# Imperial blue BMW 5 series new car prep with optigloss



## stangalang (Nov 27, 2009)

This was the first of 2 new car preps done this week. A stunning colour to, imperial blue, suited the vehicle perfectly imo

You all know the script by now, vehicle was rinsed off initially at pressure to remove any loose debris and dirt



Then hand washed using soft long hair wash mits



Treated to iron and tar products to break down any organic and inorganic deposits




Then re washed to leave squeaky clean



Towel and air dried as safely and thoroughly as possible




First job when inside was to remove the wheels and start with the underside. The wheels were treated to a similar wash routine to the body removing any dirt and bonded material from the tyres and wheels




These were air dried mostly with a further wipe down with ipa and an mf towel




Then coated with tac systems quartz power



Leaving



Whilst the wheels were off the arches were cleaned. These weren't TOO dirty, but prevention is better than cure and all that




Accoustic carpet areas were shampooed and brushed out, and plastics scrubbed with degreaser, along with any components we could get too for a nice factory finish





Metal areas and callipers were then protected with optiguard (yes you read right lol)

- **Data records**

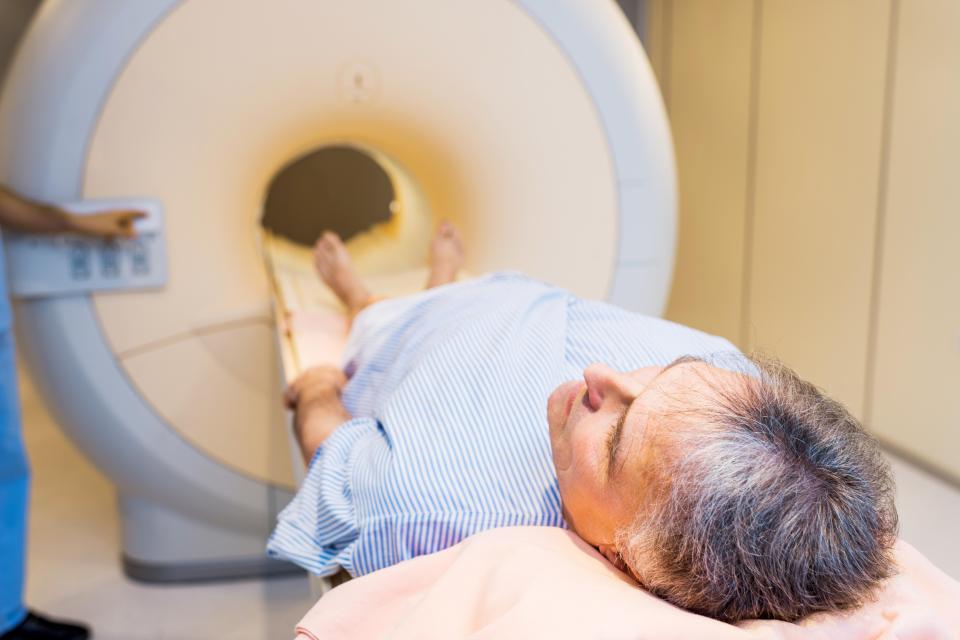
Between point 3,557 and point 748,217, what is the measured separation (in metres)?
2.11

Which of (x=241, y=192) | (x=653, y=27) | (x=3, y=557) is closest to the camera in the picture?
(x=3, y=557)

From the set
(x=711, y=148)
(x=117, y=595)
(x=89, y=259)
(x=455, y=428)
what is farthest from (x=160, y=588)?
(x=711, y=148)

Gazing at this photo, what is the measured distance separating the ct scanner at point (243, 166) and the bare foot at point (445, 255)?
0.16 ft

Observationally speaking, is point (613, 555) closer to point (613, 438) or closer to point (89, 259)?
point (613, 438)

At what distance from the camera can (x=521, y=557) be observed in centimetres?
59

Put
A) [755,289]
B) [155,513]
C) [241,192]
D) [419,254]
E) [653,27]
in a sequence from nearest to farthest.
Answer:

---

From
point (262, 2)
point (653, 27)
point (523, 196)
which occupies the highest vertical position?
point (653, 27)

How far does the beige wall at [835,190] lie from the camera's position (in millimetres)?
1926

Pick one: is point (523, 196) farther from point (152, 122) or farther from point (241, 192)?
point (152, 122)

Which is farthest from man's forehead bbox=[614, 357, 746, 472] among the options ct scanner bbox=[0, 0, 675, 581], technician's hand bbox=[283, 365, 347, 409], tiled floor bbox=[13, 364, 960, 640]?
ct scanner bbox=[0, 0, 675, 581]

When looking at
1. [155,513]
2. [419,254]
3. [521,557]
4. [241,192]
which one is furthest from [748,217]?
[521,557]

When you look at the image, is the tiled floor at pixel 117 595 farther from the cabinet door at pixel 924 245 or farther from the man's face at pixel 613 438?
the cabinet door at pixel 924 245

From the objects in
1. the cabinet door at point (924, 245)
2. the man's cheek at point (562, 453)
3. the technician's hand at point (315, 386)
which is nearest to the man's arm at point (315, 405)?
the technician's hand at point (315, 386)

- **What you will do**
Decide whether each statement agrees with the BMW prep post, answering yes or no and quoting the words from the post that settle it.
1. The car was hand washed using soft long hair wash mitts.
2. The arches were very dirty when they were cleaned.
3. The metal areas and callipers were protected with optigloss.
The listing is not needed for what follows.

- **Answer in full**
1. Yes: "Then hand washed using soft long hair wash mits"
2. No: "These weren't TOO dirty"
3. No: "Metal areas and callipers were then protected with optiguard"